## WHAT YOU SHOULD DO
Format every line of the material below as a JSON list of strings, one string per line, and skip blank lines. Leave the pictures out.

-- START --

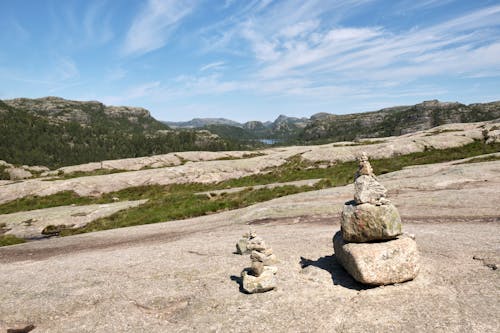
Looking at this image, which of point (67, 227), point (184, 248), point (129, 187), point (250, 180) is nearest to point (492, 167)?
point (184, 248)

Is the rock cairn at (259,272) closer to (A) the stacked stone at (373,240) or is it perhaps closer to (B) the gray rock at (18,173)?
(A) the stacked stone at (373,240)

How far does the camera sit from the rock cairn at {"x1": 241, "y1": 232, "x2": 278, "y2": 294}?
46.6 feet

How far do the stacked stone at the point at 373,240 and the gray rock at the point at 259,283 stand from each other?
3.62 metres

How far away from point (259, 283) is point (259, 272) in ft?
1.82

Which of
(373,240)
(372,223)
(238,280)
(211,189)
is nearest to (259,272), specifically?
(238,280)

-- END --

## EXPECTED ANSWER
[
  "Looking at this image, which of point (67, 227), point (184, 248), point (129, 187), point (250, 180) is nearest to point (492, 167)?",
  "point (184, 248)",
  "Is the rock cairn at (259,272) closer to (A) the stacked stone at (373,240) or is it perhaps closer to (B) the gray rock at (18,173)?",
  "(A) the stacked stone at (373,240)",
  "How far does the camera sit from the rock cairn at {\"x1\": 241, \"y1\": 232, \"x2\": 278, \"y2\": 294}?",
  "46.6 feet",
  "How far do the stacked stone at the point at 373,240 and the gray rock at the point at 259,283 stand from each other?",
  "3.62 metres",
  "How far away from point (259, 283) is point (259, 272) in ft?",
  "1.82",
  "Which of",
  "(373,240)",
  "(372,223)",
  "(238,280)",
  "(211,189)",
  "is nearest to (259,272), specifically?",
  "(238,280)"
]